Re: possible deadlock in start_this_handle (2)
From: Michal Hocko <mhocko@suse.com>
Date: 2021-02-12 15:44:36
Also in:
linux-mm, lkml
On Fri 12-02-21 21:58:15, Tetsuo Handa wrote:
On 2021/02/12 21:30, Michal Hocko wrote:quoted
On Fri 12-02-21 12:22:07, Matthew Wilcox wrote:quoted
On Fri, Feb 12, 2021 at 08:18:11PM +0900, Tetsuo Handa wrote:quoted
On 2021/02/12 1:41, Michal Hocko wrote:quoted
But I suspect we have drifted away from the original issue. I thought that a simple check would help us narrow down this particular case and somebody messing up from the IRQ context didn't sound like a completely off.From my experience at https://lkml.kernel.org/r/201409192053.IHJ35462.JLOMOSOFFVtQFH@I-love.SAKURA.ne.jp , I think we can replace direct PF_* manipulation with macros which do not receive "struct task_struct *" argument. Since TASK_PFA_TEST()/TASK_PFA_SET()/TASK_PFA_CLEAR() are for manipulating PFA_* flags on a remote thread, we can define similar ones for manipulating PF_* flags on current thread. Then, auditing dangerous users becomes easier.No, nobody is manipulating another task's GFP flags.Agreed. And nobody should be manipulating PF flags on remote tasks either.No. You are misunderstanding. The bug report above is an example of manipulating PF flags on remote tasks.

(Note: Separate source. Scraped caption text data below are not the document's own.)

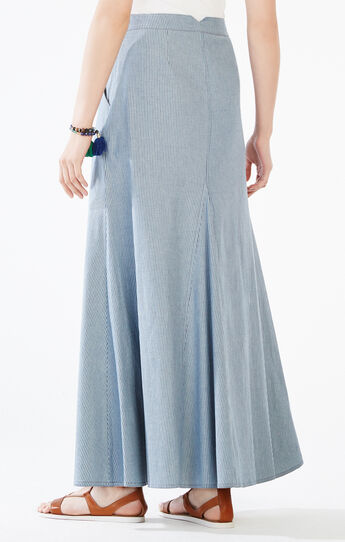 Miya Striped Maxi Skirt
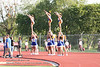 Pflugerville_Panthers_vs_Round_Rock_Dragons_1002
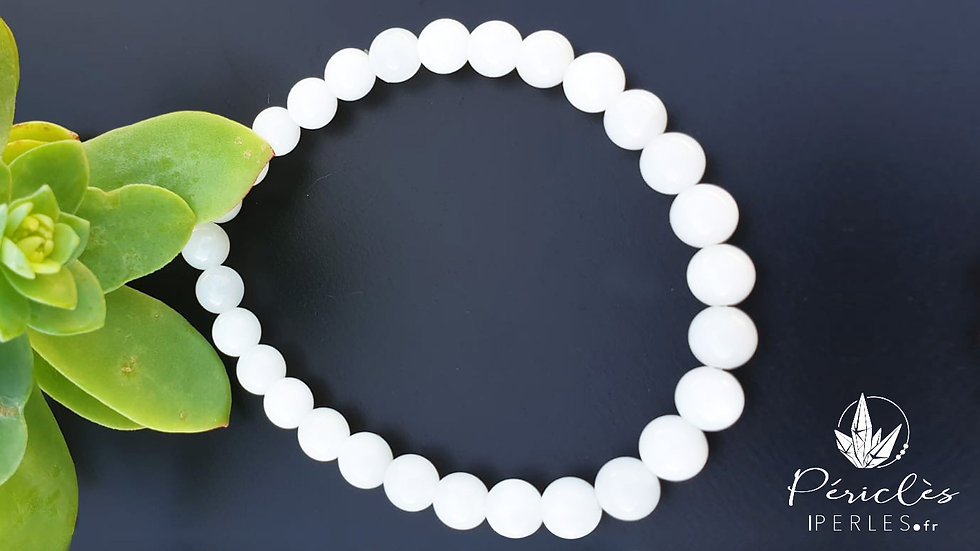 Bracelet Pierre de Lune qualité A • 6 mm - perles rondes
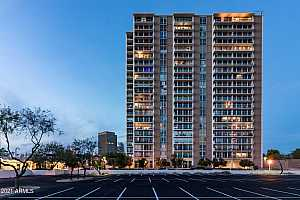 Browse active condo listings in REGENCY HOUSE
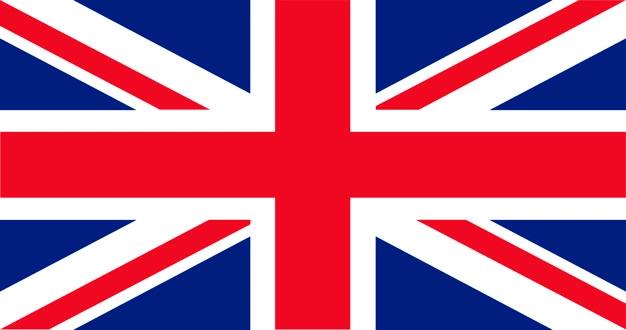 banderas-idiomas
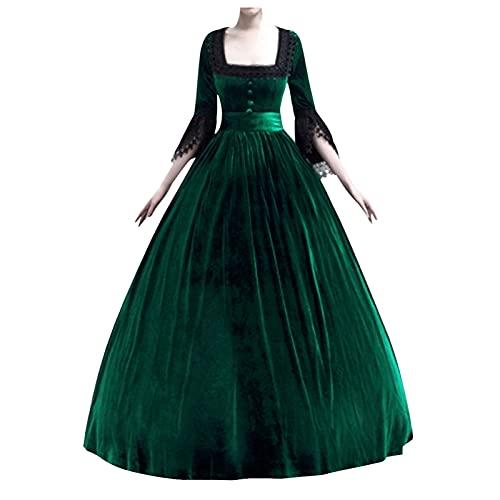 BIBOKAOKE Vêtements gothiques pour femme robe médiévale vintage dentelle médiévale vêtements pour femme robe longue au sol rétro costume gothique renaissance victorienne vêtement de princesse
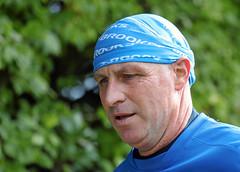 Hallwilerseelauf: Gesichter des Halbmarathons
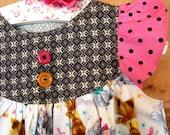Sprinkle Cupcake girl's pinafore dress 2 3 or 4 5 as top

The bug report you are referring to is ancient. And the cpuset code doesn't touch task->flags for a long time. I haven't checked exactly but it is years since regular and atomic flags have been separated unless I misremember.
You say "nobody should", but the reality is "there indeed was". There might be unnoticed others. The point of this proposal is to make it possible to "find such unnoticed users who are manipulating PF flags on remote tasks".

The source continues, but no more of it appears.